写真 2020-05-14 17 36 41

世間はじわじわと、コロナ禍からもとの生活を取り戻そうと動き始めています。まさに「啓蟄」の季節を迎えたかのよう。
これからも「withコロナ」の新しい生活様式をどう取り入れていくかに注視していかなければなりませんし、崩れつつある経済をなんとか支えていく必要もあります。マクロ的視点も大切ですが、そうは言ってもまずは今後の自分と自分の周辺がどう変わっていくかに興味が向きます。

しかしながら本当に大変なのは、学生たちなのではないでしょうか。すでに自覚のある子もいなくはないのですが、私がお世話をしている生徒たちの大半はまだ自分に何が起こっているのかよくわかっていないようです。休校期間が長すぎてもう自分の学校生活が他人事のようになっています。「9月入学」の可能性もようやく議論され始めましたが、やっぱりそれは今じゃない。いま学びの機会を止められている彼らにいち早く学びの機会を取り返してあげるのが、我々大人と教育者のすべきことだと思うのです。

そういえばふと「今頃どうしてるんだろう?」と思い浮かんだのが、就職活動と教育実習。どうやら就職活動は粛々と対面を避けながら行われているようですが、教育実習はどうにもなっていないでしょうね。いやそもそも教育実習ってどの程度必要な単位なの?という疑問もこの期に及んで発生しそうなものです。たしかにぼくにとって教育実習は「教師になるまでの通過点・チェックポイント」程度のものでした。自分が思い描いていた教師と生徒の関係性、自分の教師としての適性、教師という仕事が社会人としてふさわしいものかどうか…生徒とは違った目線で学校を見ることができる最初の機会に過ぎなかった教育実習。

ただ、この一冊を読んで、そればかりでもなかったな…と思い返すこともできました。

古川春秋さんの『二十八日のヘウレーカ!』です。

自分から手に取ることのないであろう、このラノベチックな表紙。なぜ手に取り読むことになったか、といえば、ここ数年、足繁く通っておりぼくのことを熟知している珈琲焙煎屋のご主人が「こういうのも読んでみるといいよ」と貸してくださったからです。
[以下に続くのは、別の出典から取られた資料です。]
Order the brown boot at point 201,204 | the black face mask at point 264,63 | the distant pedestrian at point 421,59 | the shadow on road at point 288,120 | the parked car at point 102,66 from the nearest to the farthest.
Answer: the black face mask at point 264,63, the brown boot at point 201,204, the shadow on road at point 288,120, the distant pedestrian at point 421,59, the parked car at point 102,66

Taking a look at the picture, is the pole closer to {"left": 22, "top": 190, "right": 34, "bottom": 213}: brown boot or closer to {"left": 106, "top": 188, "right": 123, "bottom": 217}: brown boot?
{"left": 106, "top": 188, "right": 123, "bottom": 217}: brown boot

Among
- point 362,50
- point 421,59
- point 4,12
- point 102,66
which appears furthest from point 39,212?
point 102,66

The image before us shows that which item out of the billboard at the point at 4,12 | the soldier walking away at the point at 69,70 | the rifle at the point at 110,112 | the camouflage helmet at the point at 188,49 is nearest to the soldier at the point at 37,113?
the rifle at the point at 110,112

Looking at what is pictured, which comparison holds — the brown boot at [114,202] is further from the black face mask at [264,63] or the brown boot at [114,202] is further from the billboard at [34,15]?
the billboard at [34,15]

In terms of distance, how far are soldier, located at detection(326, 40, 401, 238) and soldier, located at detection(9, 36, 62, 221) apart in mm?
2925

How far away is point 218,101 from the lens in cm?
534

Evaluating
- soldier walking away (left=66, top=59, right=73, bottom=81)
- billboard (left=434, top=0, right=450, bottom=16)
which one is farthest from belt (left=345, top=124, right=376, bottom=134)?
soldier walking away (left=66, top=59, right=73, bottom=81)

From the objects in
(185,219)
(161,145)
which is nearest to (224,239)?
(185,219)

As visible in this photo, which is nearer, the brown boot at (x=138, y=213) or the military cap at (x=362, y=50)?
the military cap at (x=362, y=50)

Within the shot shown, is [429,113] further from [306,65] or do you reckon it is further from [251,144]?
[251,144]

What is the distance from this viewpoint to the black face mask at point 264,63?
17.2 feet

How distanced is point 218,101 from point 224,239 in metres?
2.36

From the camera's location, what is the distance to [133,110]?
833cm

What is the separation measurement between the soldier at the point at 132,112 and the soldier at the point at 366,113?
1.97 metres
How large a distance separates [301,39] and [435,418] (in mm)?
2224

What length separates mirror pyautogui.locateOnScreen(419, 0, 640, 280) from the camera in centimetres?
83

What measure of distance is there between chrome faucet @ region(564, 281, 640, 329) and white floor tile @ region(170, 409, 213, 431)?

下心たっぷりで教職課程を取り、いよいよ教育実習を迎えるタイミングでその足元を掬われた大学生・加賀谷貴志が、義務感だけで母校の小学校に赴き、受け持った子どもたち、母校の先輩である校長、そして何よりも万能極まりない指導教諭・鞍馬を通して成長していくストーリー。
タイトルの「二十八日」はもちろん教育実習期間を、「ヘウレーカ!」はアルキメデスが浮力を発見したときの感動をそれぞれあらわしています。

たかが4週間、されど4週間。これでもか!と言わんばかりにトラブルが発生しては巻き込まれ、情熱で対処しようとしては失敗し指導教諭に救われる加賀谷実習生。多かれ少なかれ、教育実習とはそういうものかとは思いますが。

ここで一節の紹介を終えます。